- [WHAT YOU HAVE TO DO]: All of the material should be reproduced exactly, with pictures left out.

- [DATA FOR THE TASK]:
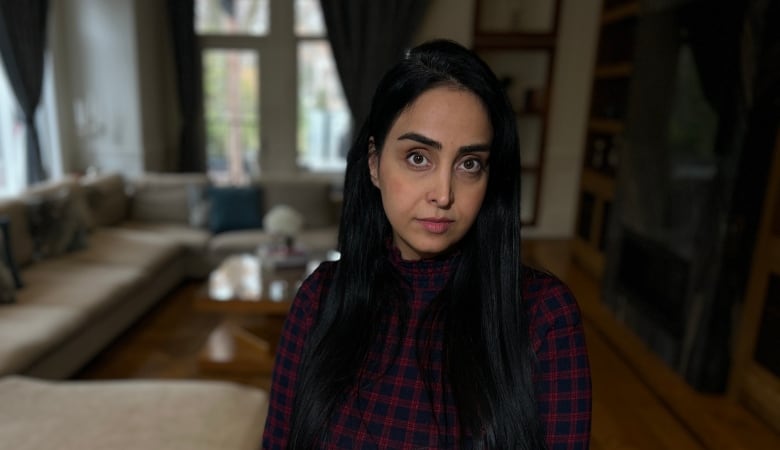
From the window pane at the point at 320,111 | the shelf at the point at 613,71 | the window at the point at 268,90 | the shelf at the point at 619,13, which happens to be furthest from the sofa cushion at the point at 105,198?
the shelf at the point at 619,13

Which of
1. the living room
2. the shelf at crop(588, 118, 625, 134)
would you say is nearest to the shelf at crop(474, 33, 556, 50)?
the living room

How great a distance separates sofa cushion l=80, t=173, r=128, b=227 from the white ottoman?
211 centimetres

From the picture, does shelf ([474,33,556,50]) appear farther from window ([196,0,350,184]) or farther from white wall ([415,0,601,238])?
window ([196,0,350,184])

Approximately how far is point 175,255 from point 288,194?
0.94 metres

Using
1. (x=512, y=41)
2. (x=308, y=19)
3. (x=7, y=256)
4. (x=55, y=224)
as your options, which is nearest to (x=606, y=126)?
(x=512, y=41)

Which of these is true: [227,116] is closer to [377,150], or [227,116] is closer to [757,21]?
[757,21]

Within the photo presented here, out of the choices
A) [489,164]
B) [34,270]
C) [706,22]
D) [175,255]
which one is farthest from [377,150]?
[175,255]

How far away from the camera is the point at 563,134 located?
5234mm

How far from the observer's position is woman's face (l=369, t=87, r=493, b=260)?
71cm

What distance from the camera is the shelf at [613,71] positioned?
3.89 m

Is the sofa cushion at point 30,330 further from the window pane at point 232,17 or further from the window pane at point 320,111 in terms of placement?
the window pane at point 232,17

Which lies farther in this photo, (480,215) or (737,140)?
(737,140)

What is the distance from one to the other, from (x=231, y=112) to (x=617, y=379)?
4.12 meters

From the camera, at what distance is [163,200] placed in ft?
13.3
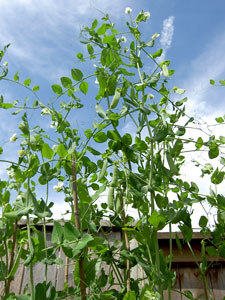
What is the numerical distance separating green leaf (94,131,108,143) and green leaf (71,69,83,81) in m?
0.22

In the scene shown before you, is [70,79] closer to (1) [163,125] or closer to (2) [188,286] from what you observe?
(1) [163,125]

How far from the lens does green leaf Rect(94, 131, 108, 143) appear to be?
102 cm

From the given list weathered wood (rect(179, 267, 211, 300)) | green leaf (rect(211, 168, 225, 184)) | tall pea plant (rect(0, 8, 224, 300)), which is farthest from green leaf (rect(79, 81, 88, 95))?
weathered wood (rect(179, 267, 211, 300))

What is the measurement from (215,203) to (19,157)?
2.38 feet

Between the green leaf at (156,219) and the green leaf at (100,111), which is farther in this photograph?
the green leaf at (100,111)

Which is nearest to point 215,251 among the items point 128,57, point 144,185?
point 144,185

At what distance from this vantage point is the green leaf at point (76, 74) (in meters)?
1.08

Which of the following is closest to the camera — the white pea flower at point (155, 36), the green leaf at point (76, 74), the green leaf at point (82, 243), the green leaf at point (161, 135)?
the green leaf at point (82, 243)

- [RESULT OF THIS TASK]:
From the window pane at the point at 320,111 | the shelf at the point at 613,71 | the window at the point at 268,90 | the shelf at the point at 619,13, which happens to be furthest from the sofa cushion at the point at 105,198?
the shelf at the point at 619,13

Which of
1. the living room
2. the shelf at crop(588, 118, 625, 134)
would you say is nearest to the shelf at crop(474, 33, 556, 50)?
the living room

How great a distance separates sofa cushion l=80, t=173, r=128, b=227 from the white ottoman?
211 centimetres

From the picture, does shelf ([474,33,556,50]) appear farther from window ([196,0,350,184]) or farther from white wall ([415,0,601,238])?
window ([196,0,350,184])

Approximately how far is point 175,255 from point 288,194?
0.94 metres

Using
1. (x=512, y=41)
2. (x=308, y=19)
3. (x=7, y=256)
4. (x=55, y=224)
as your options, which is nearest to (x=606, y=126)?
(x=512, y=41)

Which of these is true: [227,116] is closer to [377,150], or [227,116] is closer to [757,21]?
[757,21]

Within the photo presented here, out of the choices
A) [489,164]
B) [34,270]
C) [706,22]
D) [175,255]
which one is farthest from [377,150]?
[175,255]

How far away from the camera is the point at 563,134 located?
5234mm

How far from the observer's position is woman's face (l=369, t=87, r=493, b=260)?
71cm

What distance from the camera is the shelf at [613,71] positioned?
3.89 m

Is the sofa cushion at point 30,330 further from the window pane at point 232,17 or further from the window pane at point 320,111 in terms of placement?
the window pane at point 232,17

Which lies farther in this photo, (480,215) or (737,140)?
(737,140)

What is the distance from one to the other, from (x=231, y=112) to (x=617, y=379)?
4.12 meters

From the camera, at what distance is [163,200] placed in ft?
13.3
What is the numerical distance separating green leaf (94,131,108,143) and green leaf (71,69,83,81) in m?
0.22

In the scene shown before you, is [70,79] closer to (1) [163,125] or closer to (2) [188,286] from what you observe?
(1) [163,125]

How far from the lens does green leaf Rect(94, 131, 108, 143) appear to be?
102 cm

From the given list weathered wood (rect(179, 267, 211, 300)) | green leaf (rect(211, 168, 225, 184)) | tall pea plant (rect(0, 8, 224, 300)), which is farthest from green leaf (rect(79, 81, 88, 95))?
weathered wood (rect(179, 267, 211, 300))

What is the measurement from (215,203) to (19,157)?
2.38 feet

Between the green leaf at (156,219) and the green leaf at (100,111), which is farther in this photograph?
the green leaf at (100,111)

Which is nearest to point 215,251 among the items point 128,57, point 144,185?
point 144,185

At what distance from this vantage point is the green leaf at point (76, 74) (in meters)?
1.08

Which of the following is closest to the camera — the white pea flower at point (155, 36), the green leaf at point (76, 74), the green leaf at point (82, 243), the green leaf at point (161, 135)?
the green leaf at point (82, 243)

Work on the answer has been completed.